Observation • October 22nd, 2014 • sig14-027
The ghostly structures highlighting the peculiar patterns of orbiting stars in the center of the galaxy NGC 1292 stand out vividly in this specially-processed image from NASA's Spitzer Space Telescope. By making detailed observations of the galaxy in infrared light, astronomers can tease out the hidden details of the strange dynamics in this barred galaxy.
The galaxy is about 12 billion years old and is located 33 million light years away in the Eridanus constellation. It is known as a barred galaxy because a central bar of stars (which looks like a blue "S" in this view) dominates its center.
When galaxies are young and gas-rich, stellar bars drive gas toward the center, feeding star formation. Over time, as the star-making fuel runs out, the central regions become quiescent and star-formation activity shifts to the outskirts of a galaxy. There, spiral density waves and resonances induced by the central bar help convert gas to stars. The outer ring is one such resonance location, where gas has been trapped and ignited into a star-forming frenzy.

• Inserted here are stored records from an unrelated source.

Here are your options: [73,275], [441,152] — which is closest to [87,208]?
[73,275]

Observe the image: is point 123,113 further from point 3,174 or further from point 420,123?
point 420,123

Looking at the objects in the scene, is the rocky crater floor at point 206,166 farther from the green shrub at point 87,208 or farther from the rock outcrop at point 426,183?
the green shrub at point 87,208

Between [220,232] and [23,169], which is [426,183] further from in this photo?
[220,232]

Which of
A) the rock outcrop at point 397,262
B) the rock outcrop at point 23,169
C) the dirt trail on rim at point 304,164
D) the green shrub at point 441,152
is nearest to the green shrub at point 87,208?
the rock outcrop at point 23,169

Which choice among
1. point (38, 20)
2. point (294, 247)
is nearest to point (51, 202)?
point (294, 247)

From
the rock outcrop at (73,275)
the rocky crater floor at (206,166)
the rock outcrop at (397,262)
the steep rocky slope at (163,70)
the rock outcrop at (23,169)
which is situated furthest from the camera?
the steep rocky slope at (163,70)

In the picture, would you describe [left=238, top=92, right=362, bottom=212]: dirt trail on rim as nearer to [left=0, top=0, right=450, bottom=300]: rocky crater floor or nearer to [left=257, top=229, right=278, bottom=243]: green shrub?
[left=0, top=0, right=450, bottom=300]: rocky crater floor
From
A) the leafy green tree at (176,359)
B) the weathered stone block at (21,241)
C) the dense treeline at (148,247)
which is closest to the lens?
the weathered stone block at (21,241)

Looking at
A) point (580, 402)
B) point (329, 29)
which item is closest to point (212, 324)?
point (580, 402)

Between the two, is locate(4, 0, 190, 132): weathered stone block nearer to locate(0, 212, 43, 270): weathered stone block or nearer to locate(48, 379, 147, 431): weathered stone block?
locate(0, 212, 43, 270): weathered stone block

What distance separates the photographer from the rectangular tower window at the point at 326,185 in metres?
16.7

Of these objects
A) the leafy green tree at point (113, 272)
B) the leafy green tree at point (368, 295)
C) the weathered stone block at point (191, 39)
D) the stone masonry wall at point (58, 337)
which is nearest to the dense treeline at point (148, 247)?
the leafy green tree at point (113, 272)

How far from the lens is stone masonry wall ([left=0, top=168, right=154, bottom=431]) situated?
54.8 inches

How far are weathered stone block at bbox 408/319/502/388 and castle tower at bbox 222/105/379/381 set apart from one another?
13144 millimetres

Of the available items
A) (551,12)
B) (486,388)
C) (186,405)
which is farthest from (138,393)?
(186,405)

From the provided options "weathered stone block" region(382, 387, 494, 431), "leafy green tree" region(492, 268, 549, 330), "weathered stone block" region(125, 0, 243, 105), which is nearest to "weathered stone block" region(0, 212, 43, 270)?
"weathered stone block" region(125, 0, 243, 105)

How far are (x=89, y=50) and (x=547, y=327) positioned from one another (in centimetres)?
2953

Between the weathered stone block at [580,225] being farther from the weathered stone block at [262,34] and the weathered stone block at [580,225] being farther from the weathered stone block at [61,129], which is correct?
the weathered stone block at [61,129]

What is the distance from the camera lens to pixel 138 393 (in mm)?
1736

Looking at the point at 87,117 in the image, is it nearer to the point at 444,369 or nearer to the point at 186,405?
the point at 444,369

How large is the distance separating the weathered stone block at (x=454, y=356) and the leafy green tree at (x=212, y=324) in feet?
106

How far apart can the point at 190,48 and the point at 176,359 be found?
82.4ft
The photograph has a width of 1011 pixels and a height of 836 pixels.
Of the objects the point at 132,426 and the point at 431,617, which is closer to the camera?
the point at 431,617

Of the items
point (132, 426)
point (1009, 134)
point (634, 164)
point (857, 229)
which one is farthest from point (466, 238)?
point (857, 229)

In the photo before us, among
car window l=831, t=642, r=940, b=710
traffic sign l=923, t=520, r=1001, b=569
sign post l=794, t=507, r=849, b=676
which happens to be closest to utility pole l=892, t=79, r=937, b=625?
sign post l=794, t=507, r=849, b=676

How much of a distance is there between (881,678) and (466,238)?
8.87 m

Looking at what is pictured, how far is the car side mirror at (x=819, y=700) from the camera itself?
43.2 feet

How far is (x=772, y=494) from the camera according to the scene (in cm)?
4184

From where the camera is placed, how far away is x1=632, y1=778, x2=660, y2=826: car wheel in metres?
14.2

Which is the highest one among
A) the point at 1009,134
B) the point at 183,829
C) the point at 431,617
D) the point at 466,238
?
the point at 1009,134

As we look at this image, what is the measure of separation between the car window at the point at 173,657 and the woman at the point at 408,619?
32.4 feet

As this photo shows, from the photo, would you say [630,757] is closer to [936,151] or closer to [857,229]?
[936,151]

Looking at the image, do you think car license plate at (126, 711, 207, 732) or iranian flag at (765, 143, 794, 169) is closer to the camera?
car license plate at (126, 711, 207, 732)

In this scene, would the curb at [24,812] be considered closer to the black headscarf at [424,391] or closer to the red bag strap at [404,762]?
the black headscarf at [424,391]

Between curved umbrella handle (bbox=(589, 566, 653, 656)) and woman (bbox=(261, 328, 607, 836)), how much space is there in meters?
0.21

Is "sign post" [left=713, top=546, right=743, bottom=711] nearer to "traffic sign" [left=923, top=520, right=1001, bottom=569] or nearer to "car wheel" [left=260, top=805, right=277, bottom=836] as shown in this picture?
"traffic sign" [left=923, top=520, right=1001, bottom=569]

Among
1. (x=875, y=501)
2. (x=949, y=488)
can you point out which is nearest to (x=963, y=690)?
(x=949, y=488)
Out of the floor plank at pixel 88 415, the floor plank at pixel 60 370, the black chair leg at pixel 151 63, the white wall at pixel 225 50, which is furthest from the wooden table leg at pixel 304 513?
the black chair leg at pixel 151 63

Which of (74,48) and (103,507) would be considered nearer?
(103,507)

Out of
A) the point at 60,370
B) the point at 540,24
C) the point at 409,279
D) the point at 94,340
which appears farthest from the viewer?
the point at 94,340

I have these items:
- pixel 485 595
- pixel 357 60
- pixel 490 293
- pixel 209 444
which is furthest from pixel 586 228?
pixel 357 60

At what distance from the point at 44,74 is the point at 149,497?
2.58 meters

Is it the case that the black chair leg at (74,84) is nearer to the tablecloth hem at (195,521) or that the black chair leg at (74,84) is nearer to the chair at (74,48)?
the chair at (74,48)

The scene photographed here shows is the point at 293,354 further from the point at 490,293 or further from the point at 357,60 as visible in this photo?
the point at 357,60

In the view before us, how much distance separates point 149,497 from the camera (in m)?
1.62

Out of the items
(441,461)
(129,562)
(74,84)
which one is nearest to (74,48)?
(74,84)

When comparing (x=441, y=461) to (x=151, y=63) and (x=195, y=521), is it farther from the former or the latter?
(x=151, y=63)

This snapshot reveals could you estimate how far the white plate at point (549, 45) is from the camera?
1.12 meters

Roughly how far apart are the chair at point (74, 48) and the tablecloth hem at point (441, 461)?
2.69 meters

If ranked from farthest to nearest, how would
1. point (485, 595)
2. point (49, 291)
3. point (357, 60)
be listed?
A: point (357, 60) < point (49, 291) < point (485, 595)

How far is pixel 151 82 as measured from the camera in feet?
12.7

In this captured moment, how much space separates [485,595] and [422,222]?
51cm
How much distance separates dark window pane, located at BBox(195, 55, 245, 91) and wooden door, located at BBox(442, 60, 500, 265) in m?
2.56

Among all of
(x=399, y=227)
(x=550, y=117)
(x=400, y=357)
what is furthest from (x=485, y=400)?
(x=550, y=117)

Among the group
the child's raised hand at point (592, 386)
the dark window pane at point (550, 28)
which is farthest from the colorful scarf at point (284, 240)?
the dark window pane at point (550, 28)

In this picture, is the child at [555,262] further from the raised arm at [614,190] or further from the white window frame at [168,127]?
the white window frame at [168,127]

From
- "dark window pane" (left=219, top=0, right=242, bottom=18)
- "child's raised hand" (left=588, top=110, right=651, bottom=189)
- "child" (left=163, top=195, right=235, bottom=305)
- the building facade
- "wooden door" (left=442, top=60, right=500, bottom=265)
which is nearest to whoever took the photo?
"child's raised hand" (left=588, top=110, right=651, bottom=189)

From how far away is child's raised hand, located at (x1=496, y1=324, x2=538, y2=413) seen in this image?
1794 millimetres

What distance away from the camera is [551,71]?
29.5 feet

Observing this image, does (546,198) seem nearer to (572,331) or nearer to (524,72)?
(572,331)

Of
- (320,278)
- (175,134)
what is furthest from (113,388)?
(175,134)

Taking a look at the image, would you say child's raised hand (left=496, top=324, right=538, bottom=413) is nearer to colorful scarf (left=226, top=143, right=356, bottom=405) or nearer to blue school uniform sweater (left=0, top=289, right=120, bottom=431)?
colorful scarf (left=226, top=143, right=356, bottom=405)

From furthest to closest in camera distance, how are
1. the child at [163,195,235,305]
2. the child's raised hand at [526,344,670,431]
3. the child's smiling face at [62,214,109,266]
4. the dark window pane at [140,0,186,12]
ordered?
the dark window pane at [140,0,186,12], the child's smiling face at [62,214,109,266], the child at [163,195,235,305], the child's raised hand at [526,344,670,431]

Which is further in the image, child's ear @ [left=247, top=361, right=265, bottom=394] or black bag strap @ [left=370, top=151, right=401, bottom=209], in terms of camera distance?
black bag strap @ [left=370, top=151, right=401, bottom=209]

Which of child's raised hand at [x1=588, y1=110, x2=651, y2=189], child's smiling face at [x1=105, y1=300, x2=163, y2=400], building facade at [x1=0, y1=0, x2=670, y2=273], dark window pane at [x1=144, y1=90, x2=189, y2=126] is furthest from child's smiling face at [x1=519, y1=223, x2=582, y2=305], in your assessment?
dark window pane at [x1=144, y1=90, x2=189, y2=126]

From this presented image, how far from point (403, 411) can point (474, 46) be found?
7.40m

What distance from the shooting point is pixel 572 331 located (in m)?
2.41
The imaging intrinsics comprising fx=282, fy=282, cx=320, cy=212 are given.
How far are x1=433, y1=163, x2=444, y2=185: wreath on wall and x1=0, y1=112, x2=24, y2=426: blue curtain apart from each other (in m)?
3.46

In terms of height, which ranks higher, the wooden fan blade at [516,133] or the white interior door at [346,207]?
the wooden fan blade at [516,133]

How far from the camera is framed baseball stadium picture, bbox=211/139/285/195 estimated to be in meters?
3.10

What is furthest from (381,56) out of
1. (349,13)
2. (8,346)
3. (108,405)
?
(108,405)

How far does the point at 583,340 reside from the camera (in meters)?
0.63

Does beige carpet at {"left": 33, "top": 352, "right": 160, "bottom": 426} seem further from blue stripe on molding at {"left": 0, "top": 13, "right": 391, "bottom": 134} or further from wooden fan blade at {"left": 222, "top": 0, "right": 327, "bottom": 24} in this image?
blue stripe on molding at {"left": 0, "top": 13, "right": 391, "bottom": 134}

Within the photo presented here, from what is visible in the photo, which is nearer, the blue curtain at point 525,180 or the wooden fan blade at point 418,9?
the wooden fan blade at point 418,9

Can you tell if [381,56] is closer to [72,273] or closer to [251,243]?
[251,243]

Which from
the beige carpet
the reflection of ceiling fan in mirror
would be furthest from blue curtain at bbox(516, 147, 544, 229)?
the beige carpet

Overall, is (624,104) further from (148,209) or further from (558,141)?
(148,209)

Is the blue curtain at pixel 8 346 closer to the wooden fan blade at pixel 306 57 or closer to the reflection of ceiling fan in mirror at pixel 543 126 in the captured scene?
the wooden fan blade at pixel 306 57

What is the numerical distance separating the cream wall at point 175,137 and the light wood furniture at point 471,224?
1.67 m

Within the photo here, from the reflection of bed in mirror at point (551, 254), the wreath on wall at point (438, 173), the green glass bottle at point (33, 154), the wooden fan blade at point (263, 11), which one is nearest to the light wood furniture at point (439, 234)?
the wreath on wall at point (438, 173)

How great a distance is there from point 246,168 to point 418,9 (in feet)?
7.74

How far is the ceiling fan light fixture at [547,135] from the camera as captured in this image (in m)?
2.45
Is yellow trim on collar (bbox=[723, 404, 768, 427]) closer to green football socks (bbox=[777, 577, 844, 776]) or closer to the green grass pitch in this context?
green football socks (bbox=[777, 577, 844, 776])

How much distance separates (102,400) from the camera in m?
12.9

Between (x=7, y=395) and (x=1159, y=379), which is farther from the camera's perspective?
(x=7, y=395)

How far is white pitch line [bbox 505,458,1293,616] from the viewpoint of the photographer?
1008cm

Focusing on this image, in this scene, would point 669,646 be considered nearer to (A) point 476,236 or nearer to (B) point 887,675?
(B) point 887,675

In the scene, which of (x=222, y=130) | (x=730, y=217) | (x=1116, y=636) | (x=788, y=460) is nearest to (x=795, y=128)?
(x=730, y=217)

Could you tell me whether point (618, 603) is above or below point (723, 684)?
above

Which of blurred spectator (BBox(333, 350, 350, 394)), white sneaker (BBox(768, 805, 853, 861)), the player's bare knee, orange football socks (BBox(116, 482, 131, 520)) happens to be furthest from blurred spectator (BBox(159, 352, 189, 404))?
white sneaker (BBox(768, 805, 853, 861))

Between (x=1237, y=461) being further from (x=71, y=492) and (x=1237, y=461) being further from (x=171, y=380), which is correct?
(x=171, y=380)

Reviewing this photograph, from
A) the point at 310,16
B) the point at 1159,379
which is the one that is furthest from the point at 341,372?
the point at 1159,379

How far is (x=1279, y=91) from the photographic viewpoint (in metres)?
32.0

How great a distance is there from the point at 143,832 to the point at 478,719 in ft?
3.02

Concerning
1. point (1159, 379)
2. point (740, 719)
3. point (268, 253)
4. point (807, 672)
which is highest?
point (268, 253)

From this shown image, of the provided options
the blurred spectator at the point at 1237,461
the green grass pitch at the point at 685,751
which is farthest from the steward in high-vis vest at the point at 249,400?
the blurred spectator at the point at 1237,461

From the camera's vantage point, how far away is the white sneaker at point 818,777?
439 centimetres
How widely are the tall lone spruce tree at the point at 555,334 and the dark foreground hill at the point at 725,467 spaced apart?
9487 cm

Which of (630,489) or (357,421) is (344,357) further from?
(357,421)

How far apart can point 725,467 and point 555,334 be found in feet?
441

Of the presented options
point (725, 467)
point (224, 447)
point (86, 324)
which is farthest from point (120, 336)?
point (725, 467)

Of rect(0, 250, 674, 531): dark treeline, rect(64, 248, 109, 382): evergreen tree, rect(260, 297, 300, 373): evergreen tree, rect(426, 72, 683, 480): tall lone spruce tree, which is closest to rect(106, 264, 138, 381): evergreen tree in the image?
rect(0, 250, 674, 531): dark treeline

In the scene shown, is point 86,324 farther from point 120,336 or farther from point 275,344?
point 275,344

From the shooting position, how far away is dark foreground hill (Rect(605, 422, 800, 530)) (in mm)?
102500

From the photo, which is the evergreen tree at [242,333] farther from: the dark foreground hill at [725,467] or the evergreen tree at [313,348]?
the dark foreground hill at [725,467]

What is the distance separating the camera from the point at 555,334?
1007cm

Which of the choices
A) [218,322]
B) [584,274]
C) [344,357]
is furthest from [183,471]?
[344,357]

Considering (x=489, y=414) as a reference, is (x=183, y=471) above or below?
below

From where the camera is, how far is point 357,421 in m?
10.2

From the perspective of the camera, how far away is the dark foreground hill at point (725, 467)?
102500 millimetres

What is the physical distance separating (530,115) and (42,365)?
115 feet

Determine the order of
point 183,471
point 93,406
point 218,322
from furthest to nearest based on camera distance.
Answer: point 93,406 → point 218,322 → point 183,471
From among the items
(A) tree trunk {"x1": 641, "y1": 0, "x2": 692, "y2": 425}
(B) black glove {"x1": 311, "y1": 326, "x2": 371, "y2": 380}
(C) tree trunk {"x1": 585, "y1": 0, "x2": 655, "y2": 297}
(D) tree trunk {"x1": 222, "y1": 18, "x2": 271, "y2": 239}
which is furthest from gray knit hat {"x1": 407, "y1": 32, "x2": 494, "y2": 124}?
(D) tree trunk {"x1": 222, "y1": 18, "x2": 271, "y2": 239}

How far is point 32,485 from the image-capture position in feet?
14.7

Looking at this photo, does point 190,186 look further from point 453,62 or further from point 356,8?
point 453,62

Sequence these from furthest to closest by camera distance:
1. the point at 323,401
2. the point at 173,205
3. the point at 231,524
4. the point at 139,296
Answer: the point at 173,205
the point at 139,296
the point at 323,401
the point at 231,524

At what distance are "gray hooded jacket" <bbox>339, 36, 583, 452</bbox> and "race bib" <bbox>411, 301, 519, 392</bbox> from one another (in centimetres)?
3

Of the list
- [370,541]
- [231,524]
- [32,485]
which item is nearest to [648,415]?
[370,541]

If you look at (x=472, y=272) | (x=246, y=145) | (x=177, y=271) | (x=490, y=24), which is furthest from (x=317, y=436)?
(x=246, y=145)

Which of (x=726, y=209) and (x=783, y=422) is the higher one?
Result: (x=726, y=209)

This image has been processed to suppress the smooth glow of starlight that fills the center of this galaxy, enhancing our view of the peculiar structure in this region. These spokes and clumps are essentially stellar traffic jams, formed by the convoluted orbits of the billions of stars bunching up as they move through the central bar. Close examination of the outer ring reveals that it is actually composed of two distinct arcs that partially blend into one another.
Infrared light at wavelengths of 3.4 and 4.5 microns are rendered in blue and green, combining into a single cyan tone showing the distribution of stars.